===== WORKING DATA
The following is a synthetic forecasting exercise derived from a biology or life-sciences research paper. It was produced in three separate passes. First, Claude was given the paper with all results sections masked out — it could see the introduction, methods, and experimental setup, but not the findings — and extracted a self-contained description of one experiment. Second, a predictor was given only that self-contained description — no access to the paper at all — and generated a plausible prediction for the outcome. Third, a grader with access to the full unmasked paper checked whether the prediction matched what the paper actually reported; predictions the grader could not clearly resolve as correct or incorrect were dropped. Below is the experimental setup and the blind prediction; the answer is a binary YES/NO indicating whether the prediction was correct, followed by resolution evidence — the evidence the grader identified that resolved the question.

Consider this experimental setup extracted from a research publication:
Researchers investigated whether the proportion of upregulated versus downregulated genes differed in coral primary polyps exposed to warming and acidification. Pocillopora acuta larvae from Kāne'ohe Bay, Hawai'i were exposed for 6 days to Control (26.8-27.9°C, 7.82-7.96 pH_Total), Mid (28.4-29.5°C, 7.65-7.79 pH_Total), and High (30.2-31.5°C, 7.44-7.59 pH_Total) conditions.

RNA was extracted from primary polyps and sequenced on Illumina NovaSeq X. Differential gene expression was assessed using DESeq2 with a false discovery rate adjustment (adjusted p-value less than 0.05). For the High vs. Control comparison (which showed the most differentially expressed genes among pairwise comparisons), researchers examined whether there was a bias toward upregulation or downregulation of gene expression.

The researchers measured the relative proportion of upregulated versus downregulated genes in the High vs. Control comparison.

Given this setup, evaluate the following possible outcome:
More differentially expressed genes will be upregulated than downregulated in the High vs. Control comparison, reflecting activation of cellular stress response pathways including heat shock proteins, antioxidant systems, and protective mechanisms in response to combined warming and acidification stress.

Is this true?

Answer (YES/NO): YES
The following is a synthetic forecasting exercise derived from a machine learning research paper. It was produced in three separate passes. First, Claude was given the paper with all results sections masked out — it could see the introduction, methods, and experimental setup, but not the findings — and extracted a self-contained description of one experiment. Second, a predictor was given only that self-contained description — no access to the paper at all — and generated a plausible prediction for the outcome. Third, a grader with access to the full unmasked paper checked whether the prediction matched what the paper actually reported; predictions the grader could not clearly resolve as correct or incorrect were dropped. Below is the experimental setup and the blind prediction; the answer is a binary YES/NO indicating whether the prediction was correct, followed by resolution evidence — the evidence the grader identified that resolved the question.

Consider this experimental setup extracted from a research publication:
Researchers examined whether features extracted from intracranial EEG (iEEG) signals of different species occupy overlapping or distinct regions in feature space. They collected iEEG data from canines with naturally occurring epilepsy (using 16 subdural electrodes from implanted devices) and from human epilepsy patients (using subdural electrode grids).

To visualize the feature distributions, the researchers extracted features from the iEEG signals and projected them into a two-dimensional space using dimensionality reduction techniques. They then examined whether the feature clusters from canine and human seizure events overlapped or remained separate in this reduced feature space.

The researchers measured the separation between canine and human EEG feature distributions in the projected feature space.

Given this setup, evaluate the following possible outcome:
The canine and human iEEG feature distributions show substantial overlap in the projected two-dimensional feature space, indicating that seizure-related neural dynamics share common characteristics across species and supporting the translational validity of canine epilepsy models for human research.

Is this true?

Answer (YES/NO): NO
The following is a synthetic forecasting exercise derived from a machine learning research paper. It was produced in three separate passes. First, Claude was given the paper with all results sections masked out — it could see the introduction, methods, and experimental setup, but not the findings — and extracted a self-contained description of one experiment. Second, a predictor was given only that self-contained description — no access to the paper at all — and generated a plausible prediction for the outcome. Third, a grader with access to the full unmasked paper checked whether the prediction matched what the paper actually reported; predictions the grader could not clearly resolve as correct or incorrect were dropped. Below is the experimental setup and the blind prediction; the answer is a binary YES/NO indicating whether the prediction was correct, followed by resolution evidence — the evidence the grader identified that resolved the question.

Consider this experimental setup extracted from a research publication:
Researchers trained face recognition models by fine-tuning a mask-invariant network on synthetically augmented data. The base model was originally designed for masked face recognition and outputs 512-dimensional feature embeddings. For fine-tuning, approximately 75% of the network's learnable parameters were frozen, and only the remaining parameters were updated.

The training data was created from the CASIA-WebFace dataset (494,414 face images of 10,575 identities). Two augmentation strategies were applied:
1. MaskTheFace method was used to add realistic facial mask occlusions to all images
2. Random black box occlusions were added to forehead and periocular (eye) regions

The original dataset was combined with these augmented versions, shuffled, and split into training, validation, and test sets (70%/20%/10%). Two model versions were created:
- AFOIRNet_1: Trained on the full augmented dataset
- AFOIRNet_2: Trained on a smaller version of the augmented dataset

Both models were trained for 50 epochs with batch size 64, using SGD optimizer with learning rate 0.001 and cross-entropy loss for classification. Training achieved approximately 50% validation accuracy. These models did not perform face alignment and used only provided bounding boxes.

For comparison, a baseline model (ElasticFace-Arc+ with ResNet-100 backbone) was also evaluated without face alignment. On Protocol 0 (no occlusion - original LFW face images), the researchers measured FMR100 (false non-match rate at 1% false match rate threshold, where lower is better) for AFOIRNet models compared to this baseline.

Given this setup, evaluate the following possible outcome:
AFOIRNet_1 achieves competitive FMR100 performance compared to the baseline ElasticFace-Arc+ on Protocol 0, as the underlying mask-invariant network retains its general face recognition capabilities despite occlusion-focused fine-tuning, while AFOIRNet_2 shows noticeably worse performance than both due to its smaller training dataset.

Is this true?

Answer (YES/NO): NO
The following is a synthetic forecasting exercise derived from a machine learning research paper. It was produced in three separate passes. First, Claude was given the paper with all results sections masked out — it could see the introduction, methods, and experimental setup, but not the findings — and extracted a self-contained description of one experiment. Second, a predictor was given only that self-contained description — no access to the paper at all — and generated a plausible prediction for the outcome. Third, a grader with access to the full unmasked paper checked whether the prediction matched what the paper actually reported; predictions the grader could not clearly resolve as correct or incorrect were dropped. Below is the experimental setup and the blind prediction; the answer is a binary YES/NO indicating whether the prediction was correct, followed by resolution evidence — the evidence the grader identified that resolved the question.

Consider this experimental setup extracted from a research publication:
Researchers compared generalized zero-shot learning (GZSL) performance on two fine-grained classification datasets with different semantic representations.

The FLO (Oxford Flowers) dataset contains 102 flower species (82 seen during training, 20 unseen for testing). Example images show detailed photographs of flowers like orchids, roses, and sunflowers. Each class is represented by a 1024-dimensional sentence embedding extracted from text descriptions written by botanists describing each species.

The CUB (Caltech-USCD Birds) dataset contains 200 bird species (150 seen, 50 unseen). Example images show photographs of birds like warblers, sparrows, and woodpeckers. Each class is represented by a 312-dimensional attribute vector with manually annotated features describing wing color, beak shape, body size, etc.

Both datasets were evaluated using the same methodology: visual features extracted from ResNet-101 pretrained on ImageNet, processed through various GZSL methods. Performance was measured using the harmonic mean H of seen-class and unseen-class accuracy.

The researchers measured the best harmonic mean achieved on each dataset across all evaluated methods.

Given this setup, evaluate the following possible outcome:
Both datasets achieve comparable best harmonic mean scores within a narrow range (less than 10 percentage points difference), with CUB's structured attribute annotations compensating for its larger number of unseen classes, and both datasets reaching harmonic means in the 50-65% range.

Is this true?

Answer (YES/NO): NO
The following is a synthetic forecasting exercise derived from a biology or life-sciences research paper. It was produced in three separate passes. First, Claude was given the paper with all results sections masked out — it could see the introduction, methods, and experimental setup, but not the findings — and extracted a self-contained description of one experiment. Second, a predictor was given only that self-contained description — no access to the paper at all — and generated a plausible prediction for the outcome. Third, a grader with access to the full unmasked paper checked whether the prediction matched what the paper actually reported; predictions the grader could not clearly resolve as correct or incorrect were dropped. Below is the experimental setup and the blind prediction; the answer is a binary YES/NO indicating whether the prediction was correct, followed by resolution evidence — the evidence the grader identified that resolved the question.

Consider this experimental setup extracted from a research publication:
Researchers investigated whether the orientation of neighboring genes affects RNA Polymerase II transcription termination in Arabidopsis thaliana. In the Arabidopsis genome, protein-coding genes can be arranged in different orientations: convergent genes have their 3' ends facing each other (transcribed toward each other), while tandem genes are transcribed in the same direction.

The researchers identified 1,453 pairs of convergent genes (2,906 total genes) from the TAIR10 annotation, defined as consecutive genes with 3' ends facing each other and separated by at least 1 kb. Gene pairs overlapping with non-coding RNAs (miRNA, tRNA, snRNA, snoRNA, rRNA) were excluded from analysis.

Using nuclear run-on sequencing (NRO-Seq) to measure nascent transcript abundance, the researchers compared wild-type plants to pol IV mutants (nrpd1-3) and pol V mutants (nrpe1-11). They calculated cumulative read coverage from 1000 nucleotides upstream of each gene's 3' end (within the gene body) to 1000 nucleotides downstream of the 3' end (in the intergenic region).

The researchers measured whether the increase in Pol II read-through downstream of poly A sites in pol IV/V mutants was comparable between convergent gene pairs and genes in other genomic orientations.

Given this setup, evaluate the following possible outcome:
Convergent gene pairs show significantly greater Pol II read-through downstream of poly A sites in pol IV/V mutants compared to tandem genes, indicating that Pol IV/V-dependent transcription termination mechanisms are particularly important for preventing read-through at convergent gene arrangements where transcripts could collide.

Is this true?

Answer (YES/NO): YES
==========
» **EXERCISE DIRECTIONS**: Reproduce only the lines above, starting at the line with "The original dataset" and ending at the line with "Both models were", exactly as written.

» **RESPONSE AREA**:
The original dataset was combined with these augmented versions, shuffled, and split into training, validation, and test sets (70%/20%/10%). Two model versions were created:
- AFOIRNet_1: Trained on the full augmented dataset
- AFOIRNet_2: Trained on a smaller version of the augmented dataset

Both models were trained for 50 epochs with batch size 64, using SGD optimizer with learning rate 0.001 and cross-entropy loss for classification. Training achieved approximately 50% validation accuracy. These models did not perform face alignment and used only provided bounding boxes.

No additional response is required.